[START SOURCE]

Supreme Court of Georgia
Nov 8, 2004
278 Ga. 596 (Ga. 2004)

Opinion

S04A1184.

DECIDED NOVEMBER 8, 2004.

Murder. Fulton Superior Court. Before Judge Bonner.

Cynthia W. Harrison, for appellant.

Paul L. Howard, Jr., District Attorney, Bettieanne C. Hart, Marc A. Mallon, Assistant District Attorneys, Thurbert E. Baker, Attorney General, Andrette Watson, Assistant Attorney General, for appellee.


A jury convicted William Harris of malice murder in the shooting death of Timothy Jones and aggravated assault in the shooting of Jones's sister, Natasha Jones. Harris appeals, contending that the trial court improperly seated an alternate juror. Because the trial court had good cause to seat the alternate juror, we affirm.

The crimes occurred on June 16, 1998. Harris was indicted by a Fulton County Grand Jury on May 11, 1999 for malice murder, felony murder, and three counts of aggravated assault. A jury trial was held on August 7 through 10, 2000, and the jury acquitted Harris of one count of aggravated assault and convicted him on all other charges. The trial court sentenced Harris to life imprisonment for malice murder and a concurrent 20-year sentence for the aggravated assault on Natasha Jones. Harris filed a motion for new trial on September 6, 2000, which the trial court denied on May 14, 2003. Harris filed a notice of appeal on June 2, 2003, which was docketed in this court on March 23, 2004, and submitted for decision on the briefs.

[END SOURCE]
[START RECORD LIST]

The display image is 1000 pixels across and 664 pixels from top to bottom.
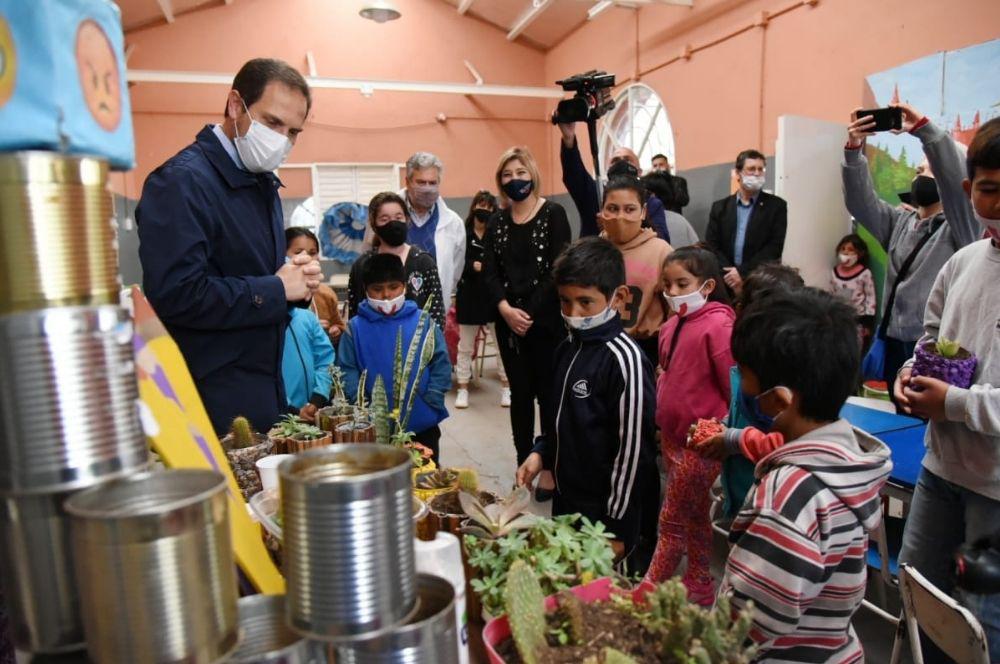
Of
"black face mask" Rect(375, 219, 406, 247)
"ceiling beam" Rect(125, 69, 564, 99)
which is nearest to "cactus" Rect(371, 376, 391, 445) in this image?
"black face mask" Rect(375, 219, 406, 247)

[END RECORD LIST]
[START RECORD LIST]

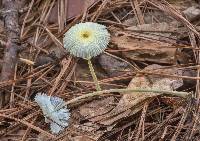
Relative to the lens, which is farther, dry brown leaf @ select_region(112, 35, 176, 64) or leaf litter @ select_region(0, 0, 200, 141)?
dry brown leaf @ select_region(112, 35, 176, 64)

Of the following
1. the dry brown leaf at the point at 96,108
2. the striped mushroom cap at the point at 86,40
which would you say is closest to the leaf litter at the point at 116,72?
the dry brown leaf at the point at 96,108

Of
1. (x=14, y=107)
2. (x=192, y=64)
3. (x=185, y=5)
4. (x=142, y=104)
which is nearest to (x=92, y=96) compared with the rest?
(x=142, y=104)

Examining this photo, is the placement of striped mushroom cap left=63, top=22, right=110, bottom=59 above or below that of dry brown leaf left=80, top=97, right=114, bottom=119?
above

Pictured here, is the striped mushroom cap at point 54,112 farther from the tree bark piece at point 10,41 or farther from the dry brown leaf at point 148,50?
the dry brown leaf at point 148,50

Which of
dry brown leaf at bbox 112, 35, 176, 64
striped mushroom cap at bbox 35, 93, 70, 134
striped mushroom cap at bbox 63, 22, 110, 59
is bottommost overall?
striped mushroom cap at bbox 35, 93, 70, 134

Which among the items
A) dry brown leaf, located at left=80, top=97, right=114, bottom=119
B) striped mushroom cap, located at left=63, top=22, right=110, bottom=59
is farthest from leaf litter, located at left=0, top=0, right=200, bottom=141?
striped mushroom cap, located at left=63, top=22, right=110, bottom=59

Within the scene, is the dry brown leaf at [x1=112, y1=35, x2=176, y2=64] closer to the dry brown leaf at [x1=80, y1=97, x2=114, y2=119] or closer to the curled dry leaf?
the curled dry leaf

[END RECORD LIST]

* _TASK DETAILS_
Can you rewrite the court opinion between "Paul L. Howard, Jr., District" and "General, for appellee.", inclusive, with "the State" in place of "appellee"?

* _IN RESPONSE_
Paul L. Howard, Jr., District Attorney, Bettieanne C. Hart, Marc A. Mallon, Assistant District Attorneys, Thurbert E. Baker, Attorney General, Andrette Watson, Assistant Attorney General, for the State.